Traltha was a heavy planet pulling two-plus Earth Gs which meant that, except when sleeping or resting flat, they were required to wear gravity-nullifier harnesses at all times. O’Mara could have stood upright and moved about without one, but the others did not have his experience on space construction sites and could have fallen over and broken something and he would, after all, merely have been showing off.
The first time Joan appeared wearing hers she remarked that the antigravity harness could easily have doubled as a medieval Earth chastity belt.
On the atmosphere flights to justly famous Dunelton Gorge and the beautiful Bay of Trammith, and during the two-day stopovers for sightseeing, they traveled, talked, seriously and otherwise, and had all their meals together, but O’Mara had the feeling that a little distance was beginning to grow between them. By then he had learned how to swim well enough to try doing it from the gently sloping golden beach that fringed the bay, accompanied, naturally, by his shapely lifeguard. But their tour guide forbade all swimming, pointing out that Trammith was a nature preserve sparsely populated by a rare and protected species of sea predators who didn’t care what or who they ate, so there was no close physical contact with her either in or out of the water.
Had she simply given up on him, he wondered, because he had refused to take the many chances she had given him and was backing off while she still had some pride left? Or, now that he no longer wore uniform and was beginning to show more interest in her, was she trying to encourage him further by playing hard to get?
Only a nasty, devious-minded psychologist, he told himself, would have a thought like that.
He couldn’t believe that someone with his unfriendly personality could get into a situation like this. As soon as they returned to Naorthant spaceport he could simply detach himself from it by going to the Monitor office and boarding the next available ship going somewhere, anywhere, else. But that would be a stupid as well as a cowardly thing to do because, he was beginning to realize, he had been having a very enjoyable if recently a frustrating time on Kreskhallar. So whatever way the situation developed, he told himself firmly, it wouldn’t be all bad.
Early on the first night out they were on the recreation deck looking out at the stars and blue-green, mottled image of Traltha shrinking astern while they argued about the Arthurian legend of ancient Earth.
… This is another one of your legends that I’ve never understood? Kledenth was saying. “You had an aging, wise, and enlightened king who, because of the pressures of maintaining order in its country, neglected the physical and emotional needs of its much younger life-mate and queen, who in turn became so emotionally involved with its younger and physically more attractive bodyguard that it ignored the promises of fidelity it had already made and ultimately an unlawful mating for pleasure took place.
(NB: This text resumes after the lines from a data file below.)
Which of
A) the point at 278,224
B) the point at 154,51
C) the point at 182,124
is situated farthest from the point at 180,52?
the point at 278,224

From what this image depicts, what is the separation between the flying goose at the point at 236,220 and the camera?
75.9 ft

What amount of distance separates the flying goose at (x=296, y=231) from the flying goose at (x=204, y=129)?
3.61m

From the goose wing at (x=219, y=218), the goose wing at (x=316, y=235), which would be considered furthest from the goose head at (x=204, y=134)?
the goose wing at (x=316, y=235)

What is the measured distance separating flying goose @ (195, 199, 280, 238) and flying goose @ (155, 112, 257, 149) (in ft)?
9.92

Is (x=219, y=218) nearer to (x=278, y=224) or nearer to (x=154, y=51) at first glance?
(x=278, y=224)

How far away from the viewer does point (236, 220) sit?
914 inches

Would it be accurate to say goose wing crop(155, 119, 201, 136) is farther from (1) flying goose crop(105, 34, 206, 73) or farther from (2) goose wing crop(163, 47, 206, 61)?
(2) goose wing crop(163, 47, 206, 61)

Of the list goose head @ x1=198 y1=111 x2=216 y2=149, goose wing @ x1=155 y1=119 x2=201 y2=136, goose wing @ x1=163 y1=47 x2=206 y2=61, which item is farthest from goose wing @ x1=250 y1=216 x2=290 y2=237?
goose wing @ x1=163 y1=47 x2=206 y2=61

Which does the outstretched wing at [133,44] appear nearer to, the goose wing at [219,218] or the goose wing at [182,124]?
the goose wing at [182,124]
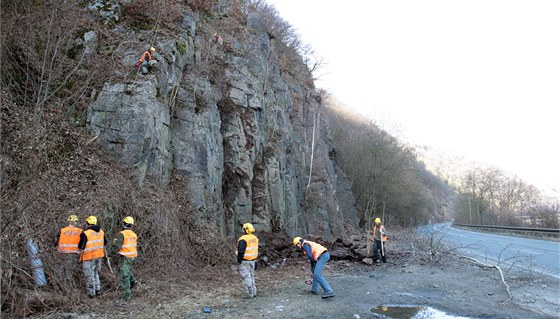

As a result the once stable and prospering kingdom disintegrated and everybody died, or lived unhappily ever after. I read the story and watched some of the dramatizations, but I still can’t understand why the king allowed it to happen. Was it as wise as you say, unable to communicate its emotions, blind, or just plain stupid? I think it’s a bad story that doesn’t deserve to be told.”
“The point is’ said Joan, “that it’s a bad, sad story that could have been good. I don’t mind if the characters have to suffer provided there is a happy ending. But if people could read the signals correctly, there would be a happy ending without anyone having to suffer?